Health surveys are commonly conducted to evaluate the overall state of affairs in terms of health decisions and trends. Often, the data collected are paired with other extant data in order to see if relationships exist that were not specifically studied or around which data were not specifically collected.
The Centers for Disease Control, of course, collect thousands of data elements from a variety of health settings and surveys. The data set attached, “Case Study 3 – States.csv” includes 6 variables:
- Food hardship rate – the reported rate of persons that experience the inability to purchase the food they need at least once in the last 12 months;
- Obesity rate – the rate of obese persons, which is defined as having a BMI of 30 or greater;
- Adult cigarette use – the proportion of persons 16 or older smoking more than 100 cigarettes in their lifetime and who continue to smoke;
- Child cigarette use – the proportion of persons under 16 smoking more than 100 cigarettes in their lifetime and who continue to smoke;
- Tax – the number of cents of state tax levied on a pack of 20 cigarettes; and
- Location – the geographical location in the US to which each state and US is a member.

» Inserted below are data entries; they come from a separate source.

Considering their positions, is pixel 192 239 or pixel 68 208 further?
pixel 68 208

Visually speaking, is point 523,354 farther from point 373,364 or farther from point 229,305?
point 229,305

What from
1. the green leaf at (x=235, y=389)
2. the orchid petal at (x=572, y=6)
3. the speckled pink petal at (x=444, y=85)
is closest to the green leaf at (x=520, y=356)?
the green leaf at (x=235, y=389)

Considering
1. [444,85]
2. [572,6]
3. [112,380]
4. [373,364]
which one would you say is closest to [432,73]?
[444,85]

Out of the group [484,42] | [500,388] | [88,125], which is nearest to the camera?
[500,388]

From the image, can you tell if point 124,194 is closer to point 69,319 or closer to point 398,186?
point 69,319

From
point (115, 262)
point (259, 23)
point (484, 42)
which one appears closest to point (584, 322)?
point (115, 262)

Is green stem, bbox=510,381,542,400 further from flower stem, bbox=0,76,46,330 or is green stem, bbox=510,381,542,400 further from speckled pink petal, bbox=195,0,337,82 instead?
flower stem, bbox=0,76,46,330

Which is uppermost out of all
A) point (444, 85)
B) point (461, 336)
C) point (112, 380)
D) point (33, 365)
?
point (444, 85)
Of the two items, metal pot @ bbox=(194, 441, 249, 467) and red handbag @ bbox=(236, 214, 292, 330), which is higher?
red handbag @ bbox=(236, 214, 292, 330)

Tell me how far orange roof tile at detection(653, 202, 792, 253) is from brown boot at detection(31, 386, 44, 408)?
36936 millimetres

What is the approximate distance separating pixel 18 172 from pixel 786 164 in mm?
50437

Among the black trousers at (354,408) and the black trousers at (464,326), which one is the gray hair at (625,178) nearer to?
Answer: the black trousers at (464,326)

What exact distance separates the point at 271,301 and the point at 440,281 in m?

- Create a scatterplot of the data for Food Hardship Rate and Obesity Rate. Copy the scatterplot
into this document with axes and chart titles and interpret what the scatterplot tells us about the relationship between the two variables.
- For the food hardship and obesity variables, determine the strength of any correlation, and
determine whether it is significant at 0.05. Interpret the meaning of the correlation coefficient. A quick p-value calculator for Pearson correlation can be found on Social Science Statistics website (https://www.socscistatistics.com/pvalues/pearsondistribution.aspx). Write a journal entry for the results.
- For the adult smoking and child smoking variables, determine the strength of any correlation,
and determine whether it is significant at 0.05. Interpret the meaning of the correlation coefficient. A quick p-value calculator for Pearson correlation can be found at https://www.socscistatistics.com/pvalues/pearsondistribution.aspx. Write a journal entry for the results.
- One method of decreasing the smoking rate is to increase the tax rate on a pack of cigarettes.
Using the mean of the adult and child rate for each state and DC, consider predicting the smoking rate from the tax rate.
- Calculate the mean of the adult and child smoking rates for each state and DC – insert this in an Excel column.
- With tax rate as the predictor variable, conduct a simple linear regression analysis on the data for mean adult and child smoking rate. In the analysis, you would typically report:
- A regression plot analysis
- A statement and interpretation of the significance
- The regression equation and its meaning
- A statement and interpretation of R2
- Practical statement of meaningfulness
5) Researchers attempt to see if there are relationships between variables that are not scale in nature, as well. In this case, we have 6 categories of “Location.” A bar chart showing the number of smokers in a random sample of 1000 residents in each region is shown below.
- Determine the number in each 1000 resident sample that are nonsmokers.
- Using the chi-square test for independence, determine whether or not the number of smokers in a region is independent of the region.
- Indicate the null and alternate hypotheses.
- Use the calculator at http://turner.faculty.swau.edu/mathematics/math241/materials/contablecal c/entry.phpto conduct the chi-square test at 0.05.
- Interpret the results and write a journal entry for the results.